The library’s closing. The doors they don’t shut. Stand on your face, you know every bone is cut. What’s here now laughing when the guilt sucks from bone? And you stare in amazement that there’s no mortal form. So cuss your bones and cut your teeth anew ‘cause in time you’ll be changing. There’ll be times you never knew. So to those that walk and move your blues on and to those that walk and try your shoes on: soon they’ll find out from your distant shout the cause you’re not making - you’re not faking - but they won’t feel the potent love that you’d asked for. I see them crying. I see them mourn your form. I see them thinking to cut towards the bone. I’m out here now paddling. The shack’s on its own and I recover gladly just to caught what we’re shown. And the mess that’s been traced is lost from this home. And to lose with you gladly we’d be brothers alone.
All these cuts to the ending, all this making out something that’s in sight. Peering out from the edges, trying to send off a partridge in full flight. I was calling for clouds and rain when the storm broke. I was in vain but who was I to decide. All this fighting, all this asking the sky to show restraint. This is what you wanted, isn’t it? Almost nothing. All this crying for endings, all these tried out beginnings that time would assume. All I tried was the edges, now I’m waking up earlier, I assume. I was making the corners when you were cooking all the leaves that you believed you could hide. All I tried was the ending but it’s always something - always nothing with you. All this mid level whining, all this sacred defending of your time. I was calling for easy,you were trying for meaning I would hide. It’s always something.

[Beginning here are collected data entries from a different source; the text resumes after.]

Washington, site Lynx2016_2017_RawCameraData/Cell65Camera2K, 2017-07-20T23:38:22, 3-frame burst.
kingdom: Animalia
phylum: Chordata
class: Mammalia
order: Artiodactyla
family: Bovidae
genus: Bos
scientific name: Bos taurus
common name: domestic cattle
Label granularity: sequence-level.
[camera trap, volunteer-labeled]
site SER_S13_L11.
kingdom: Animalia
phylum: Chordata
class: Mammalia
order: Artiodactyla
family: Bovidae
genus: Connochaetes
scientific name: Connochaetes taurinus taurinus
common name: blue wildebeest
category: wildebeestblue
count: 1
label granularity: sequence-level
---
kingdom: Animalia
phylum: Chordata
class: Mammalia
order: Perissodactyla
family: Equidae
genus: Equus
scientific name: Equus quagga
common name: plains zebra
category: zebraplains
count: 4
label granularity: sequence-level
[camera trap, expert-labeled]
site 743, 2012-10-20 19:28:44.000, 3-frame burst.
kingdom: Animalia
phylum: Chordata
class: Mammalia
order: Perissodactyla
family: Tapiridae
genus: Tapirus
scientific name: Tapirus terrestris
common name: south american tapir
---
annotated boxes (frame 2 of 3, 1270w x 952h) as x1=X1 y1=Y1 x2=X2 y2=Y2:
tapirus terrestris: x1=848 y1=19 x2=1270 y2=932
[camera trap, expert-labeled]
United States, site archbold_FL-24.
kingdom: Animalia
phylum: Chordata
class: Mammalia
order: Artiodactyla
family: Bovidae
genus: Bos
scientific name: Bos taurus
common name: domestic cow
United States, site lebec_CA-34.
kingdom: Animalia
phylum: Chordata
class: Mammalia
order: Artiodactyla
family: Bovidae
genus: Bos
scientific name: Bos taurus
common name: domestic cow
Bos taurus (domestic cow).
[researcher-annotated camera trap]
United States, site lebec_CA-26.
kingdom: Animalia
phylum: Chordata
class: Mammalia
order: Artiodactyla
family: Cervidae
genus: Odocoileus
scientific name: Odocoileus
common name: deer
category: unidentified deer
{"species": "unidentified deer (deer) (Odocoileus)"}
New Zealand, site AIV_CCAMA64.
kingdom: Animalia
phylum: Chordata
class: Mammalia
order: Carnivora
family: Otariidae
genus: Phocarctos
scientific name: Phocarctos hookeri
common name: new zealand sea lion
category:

How did I tolerate a second look at the books? It’s just like you to wonder and not like me to stare, and just like you to care. Oh, how I wish I could. How did I eviscerate a second chance at change? All I ever wanted was to win back my home - the white picket fence they’ll say I earned on my own. How did I commiserate with anyone at all? It’s just some people talking and I need both my faces to give myself this long hard look you’re telling me I need. How does it feel to be right all the time? Must be nice. Oh, we walked like Irish Travellers and spoke like falling leaves. Our tongues tied in innocence, our ideas tied up in the people we’d meet. I turned to you suddenly: “Are you listening to me?” You turned to me suddenly: “If I’d ever known you I’d have set you free”. You know I’m tired of waiting.
Don’t know how much more I can take if you tip the scale again in my favour or yours.Can I retreat to this corner again, take another swing at the bag and leave a gaping shot for you? ‘Cause I’ve shown it there and what did that do? If you ever wanted you could go off and find yourself. I know this motion and stillness still resides in you. Never thought that I would leave you there alone. Never thought that I could take it for long. Didn’t think that I would need a moment to myself. Didn’t think I would give it from home. You wanna give it up, but something I had would get lost in the light of a touch. You wanna give it up, but it’s a light in yourself that goes out. If you ever wanted you could go off and find yourself. It’s a long time coming; It’s a long time to fight with yourself.